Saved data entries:
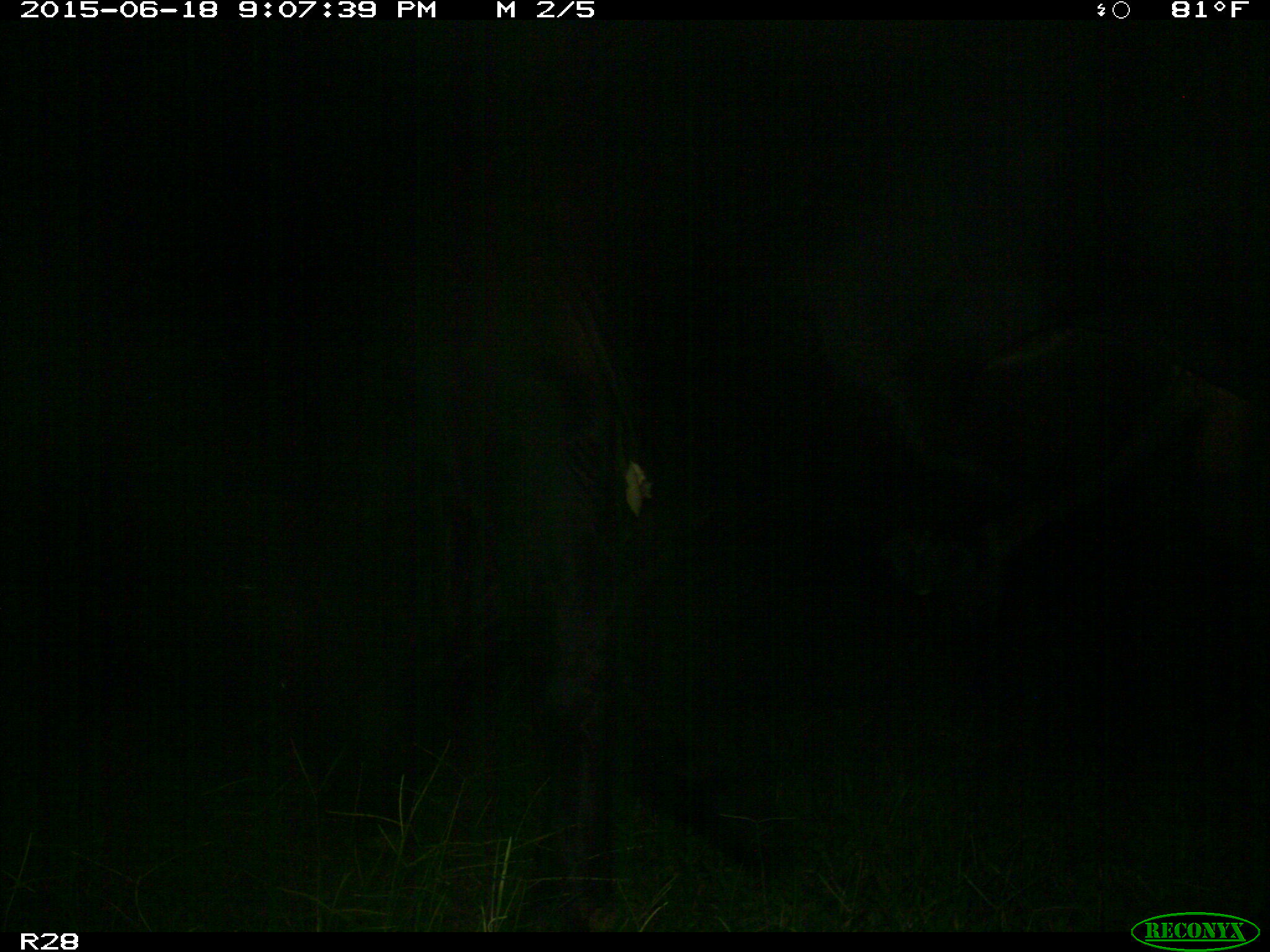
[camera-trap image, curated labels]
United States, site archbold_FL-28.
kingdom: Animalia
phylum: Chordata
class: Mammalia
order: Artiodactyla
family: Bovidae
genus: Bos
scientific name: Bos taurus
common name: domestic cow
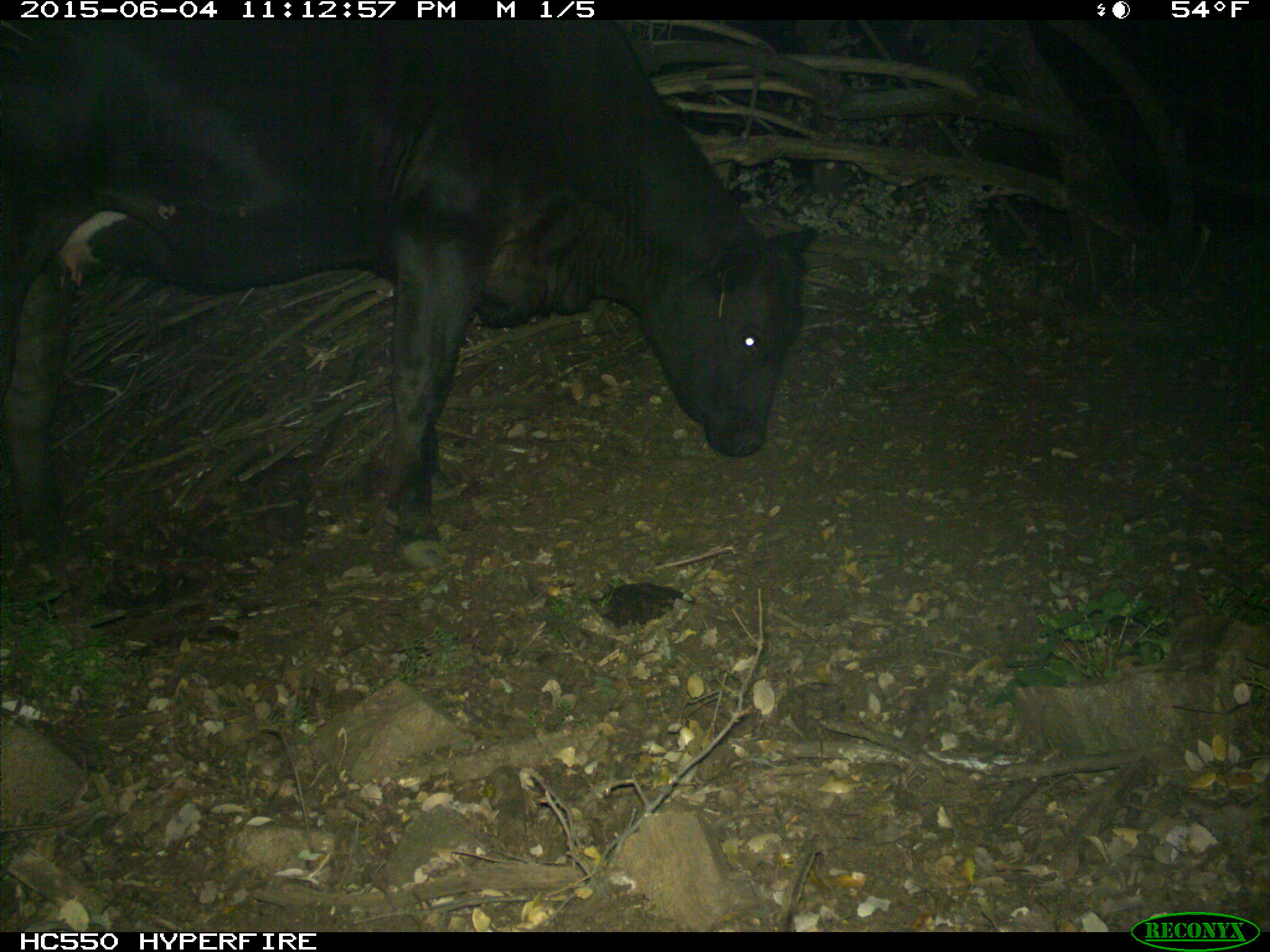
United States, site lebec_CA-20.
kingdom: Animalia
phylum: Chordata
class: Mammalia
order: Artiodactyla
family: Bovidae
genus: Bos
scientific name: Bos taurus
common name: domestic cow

WHAT NEEDS TO BE DONE — Both the first line of the records above and the line containing "United States, site lebec_CA-20." belong in the copy; please return them and every line between, exactly, minus the pictures.

ANSWER SPACE —
[camera-trap image, curated labels]
United States, site archbold_FL-28.
kingdom: Animalia
phylum: Chordata
class: Mammalia
order: Artiodactyla
family: Bovidae
genus: Bos
scientific name: Bos taurus
common name: domestic cow
United States, site lebec_CA-20.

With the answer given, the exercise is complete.